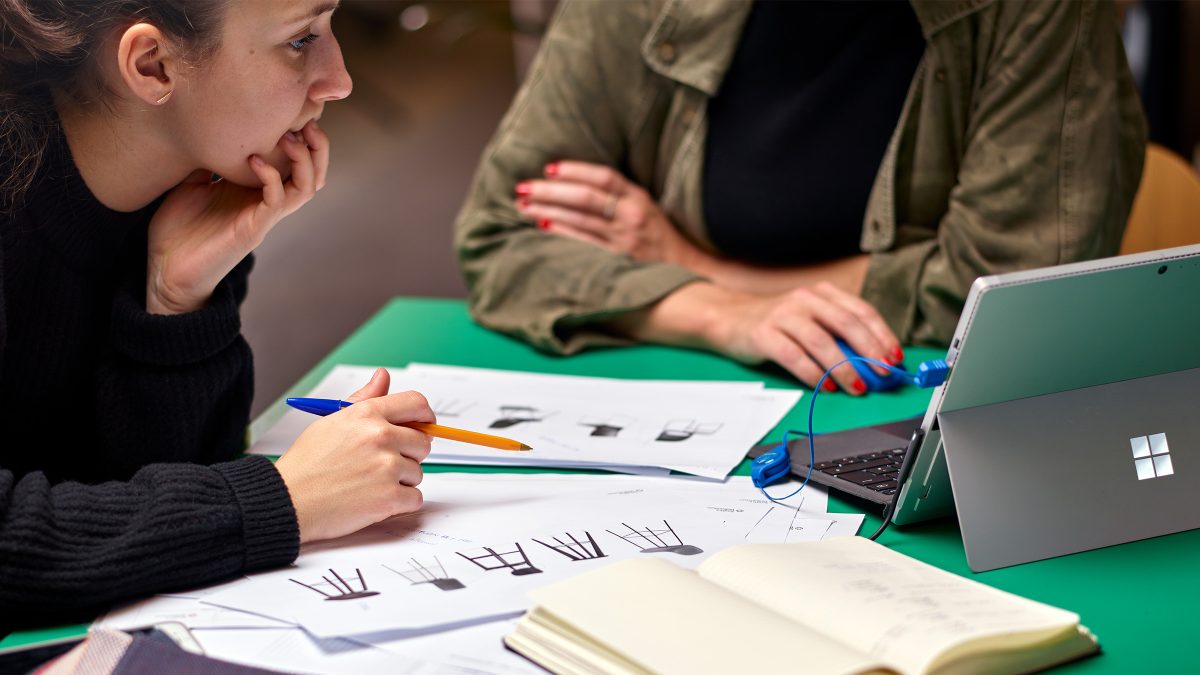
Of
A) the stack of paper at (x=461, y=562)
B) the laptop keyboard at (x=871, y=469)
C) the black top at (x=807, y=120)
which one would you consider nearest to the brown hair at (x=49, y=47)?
the stack of paper at (x=461, y=562)

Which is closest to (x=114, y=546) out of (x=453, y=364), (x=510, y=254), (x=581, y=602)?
(x=581, y=602)

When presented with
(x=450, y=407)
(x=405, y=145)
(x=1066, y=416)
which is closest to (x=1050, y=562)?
(x=1066, y=416)

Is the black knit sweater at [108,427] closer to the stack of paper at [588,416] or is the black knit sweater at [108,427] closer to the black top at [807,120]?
the stack of paper at [588,416]

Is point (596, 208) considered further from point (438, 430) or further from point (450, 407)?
point (438, 430)

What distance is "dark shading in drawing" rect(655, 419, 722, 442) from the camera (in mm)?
1190

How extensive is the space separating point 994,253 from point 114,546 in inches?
42.7

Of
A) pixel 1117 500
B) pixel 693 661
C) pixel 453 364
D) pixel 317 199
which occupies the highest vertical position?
pixel 693 661

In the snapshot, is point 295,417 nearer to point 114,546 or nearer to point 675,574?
point 114,546

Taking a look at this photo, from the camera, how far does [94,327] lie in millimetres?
1153

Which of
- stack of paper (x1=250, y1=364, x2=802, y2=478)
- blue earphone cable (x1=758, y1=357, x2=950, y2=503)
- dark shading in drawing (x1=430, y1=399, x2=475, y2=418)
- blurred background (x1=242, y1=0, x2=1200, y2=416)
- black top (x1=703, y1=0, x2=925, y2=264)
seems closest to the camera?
blue earphone cable (x1=758, y1=357, x2=950, y2=503)

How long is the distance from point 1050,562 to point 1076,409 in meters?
0.12

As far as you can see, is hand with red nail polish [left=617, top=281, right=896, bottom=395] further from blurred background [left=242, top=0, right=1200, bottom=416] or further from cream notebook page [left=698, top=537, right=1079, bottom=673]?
cream notebook page [left=698, top=537, right=1079, bottom=673]

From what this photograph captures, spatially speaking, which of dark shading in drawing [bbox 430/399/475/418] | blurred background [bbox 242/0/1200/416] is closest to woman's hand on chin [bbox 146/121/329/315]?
blurred background [bbox 242/0/1200/416]

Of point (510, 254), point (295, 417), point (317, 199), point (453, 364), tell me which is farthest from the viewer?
point (317, 199)
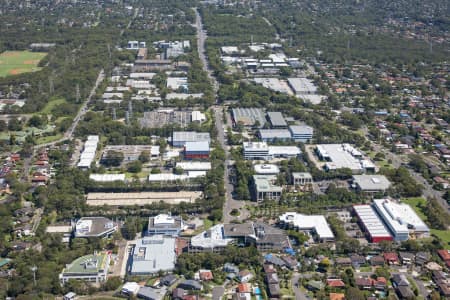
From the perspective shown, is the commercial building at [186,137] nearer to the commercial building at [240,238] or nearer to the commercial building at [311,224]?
the commercial building at [311,224]

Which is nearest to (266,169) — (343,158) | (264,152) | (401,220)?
(264,152)

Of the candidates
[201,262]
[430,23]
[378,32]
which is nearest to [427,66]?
[378,32]

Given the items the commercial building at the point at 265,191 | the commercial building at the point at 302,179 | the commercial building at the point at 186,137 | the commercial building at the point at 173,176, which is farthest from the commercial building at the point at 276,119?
the commercial building at the point at 265,191

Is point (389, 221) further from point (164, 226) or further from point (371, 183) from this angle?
point (164, 226)

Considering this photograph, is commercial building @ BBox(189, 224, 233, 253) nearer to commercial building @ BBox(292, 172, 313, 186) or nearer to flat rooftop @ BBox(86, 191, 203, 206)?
flat rooftop @ BBox(86, 191, 203, 206)

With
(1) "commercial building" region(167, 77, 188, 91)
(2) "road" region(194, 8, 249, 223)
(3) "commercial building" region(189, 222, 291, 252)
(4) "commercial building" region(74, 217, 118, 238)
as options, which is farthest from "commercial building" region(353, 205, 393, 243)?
(1) "commercial building" region(167, 77, 188, 91)
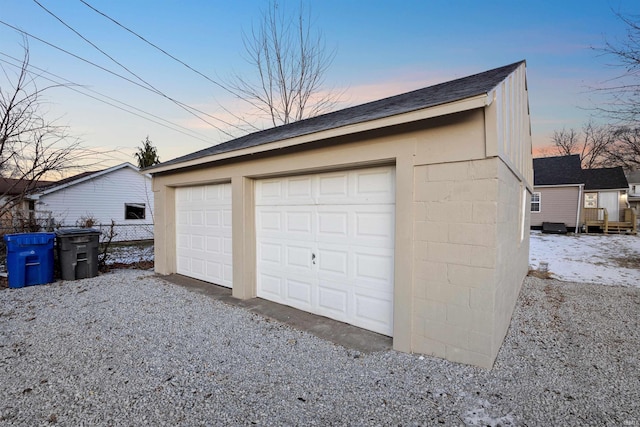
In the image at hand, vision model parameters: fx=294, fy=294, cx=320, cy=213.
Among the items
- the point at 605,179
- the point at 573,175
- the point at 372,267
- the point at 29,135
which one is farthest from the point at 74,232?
the point at 605,179

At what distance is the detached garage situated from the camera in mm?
2883

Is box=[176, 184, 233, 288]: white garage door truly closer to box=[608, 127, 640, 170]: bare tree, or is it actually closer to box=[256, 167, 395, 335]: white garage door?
box=[256, 167, 395, 335]: white garage door

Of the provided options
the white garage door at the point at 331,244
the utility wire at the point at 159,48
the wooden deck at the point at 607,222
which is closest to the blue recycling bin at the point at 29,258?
the white garage door at the point at 331,244

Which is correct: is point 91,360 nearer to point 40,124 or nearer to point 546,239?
point 40,124

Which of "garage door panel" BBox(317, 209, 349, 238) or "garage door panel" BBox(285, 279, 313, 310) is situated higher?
"garage door panel" BBox(317, 209, 349, 238)

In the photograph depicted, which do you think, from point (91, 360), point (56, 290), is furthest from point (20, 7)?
point (91, 360)

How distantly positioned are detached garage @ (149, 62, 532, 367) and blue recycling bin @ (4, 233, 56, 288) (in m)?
3.90

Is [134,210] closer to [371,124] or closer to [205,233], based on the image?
[205,233]

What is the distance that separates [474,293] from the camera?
290cm

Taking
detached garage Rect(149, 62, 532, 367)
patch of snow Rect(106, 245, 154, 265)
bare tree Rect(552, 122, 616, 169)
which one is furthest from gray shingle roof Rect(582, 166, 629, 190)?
patch of snow Rect(106, 245, 154, 265)

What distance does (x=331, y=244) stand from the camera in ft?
14.1

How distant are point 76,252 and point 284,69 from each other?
941cm

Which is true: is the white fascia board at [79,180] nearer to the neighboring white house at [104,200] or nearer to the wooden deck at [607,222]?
the neighboring white house at [104,200]

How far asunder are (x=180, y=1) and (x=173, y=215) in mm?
5268
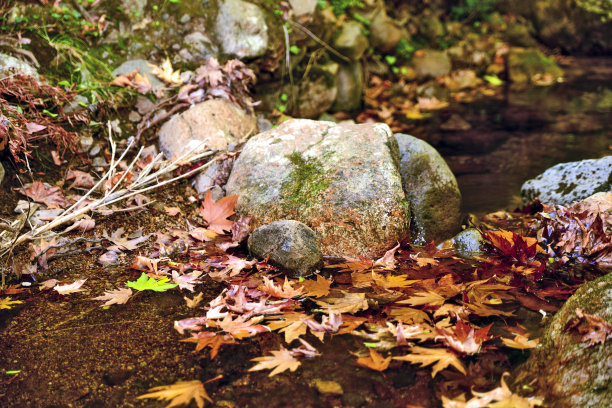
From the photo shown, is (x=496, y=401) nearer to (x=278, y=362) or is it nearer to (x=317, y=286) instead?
(x=278, y=362)

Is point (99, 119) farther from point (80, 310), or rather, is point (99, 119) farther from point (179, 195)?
point (80, 310)

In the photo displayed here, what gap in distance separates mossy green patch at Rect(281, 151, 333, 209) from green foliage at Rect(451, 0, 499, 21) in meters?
9.15

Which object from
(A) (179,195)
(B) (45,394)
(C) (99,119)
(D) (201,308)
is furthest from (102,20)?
(B) (45,394)

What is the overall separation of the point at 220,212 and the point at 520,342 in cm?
236

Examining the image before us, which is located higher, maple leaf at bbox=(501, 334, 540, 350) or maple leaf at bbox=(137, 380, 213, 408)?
maple leaf at bbox=(501, 334, 540, 350)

GIVEN INSTRUCTION
Your task is to write out the lines from the one with "Is point (99, 119) farther from point (80, 310), or" through the end of the records, exactly and with nothing added.

RESULT
Is point (99, 119) farther from point (80, 310), or rather, is point (99, 119) farther from point (179, 195)?
point (80, 310)

In the photo displayed here, what gap in distance separates mossy green patch at Rect(281, 151, 333, 209) from green foliage at Rect(451, 0, 499, 21) in meters?
9.15

Which object from
(A) (179,195)
(B) (45,394)
(C) (99,119)
(D) (201,308)
is furthest from (102,20)?
(B) (45,394)

What is the overall separation of the point at 220,212 and the point at 520,342 in cm?
236

Examining the image before us, which is located higher, maple leaf at bbox=(501, 334, 540, 350) or maple leaf at bbox=(137, 380, 213, 408)?
maple leaf at bbox=(501, 334, 540, 350)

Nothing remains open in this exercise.